- _EXERCISE DIRECTIONS_
Your job is to copy the data that follows exactly, every line included.

====== DATA FOR REVIEW

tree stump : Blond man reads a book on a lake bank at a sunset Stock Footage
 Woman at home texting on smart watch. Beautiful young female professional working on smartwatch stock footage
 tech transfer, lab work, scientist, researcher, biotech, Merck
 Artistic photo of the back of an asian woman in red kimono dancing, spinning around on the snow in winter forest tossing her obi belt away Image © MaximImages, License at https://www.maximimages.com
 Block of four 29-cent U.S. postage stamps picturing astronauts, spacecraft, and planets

============

- _ANSWER SPACE_
tree stump : Blond man reads a book on a lake bank at a sunset Stock Footage
 Woman at home texting on smart watch. Beautiful young female professional working on smartwatch stock footage
 tech transfer, lab work, scientist, researcher, biotech, Merck
 Artistic photo of the back of an asian woman in red kimono dancing, spinning around on the snow in winter forest tossing her obi belt away Image © MaximImages, License at https://www.maximimages.com
 Block of four 29-cent U.S. postage stamps picturing astronauts, spacecraft, and planets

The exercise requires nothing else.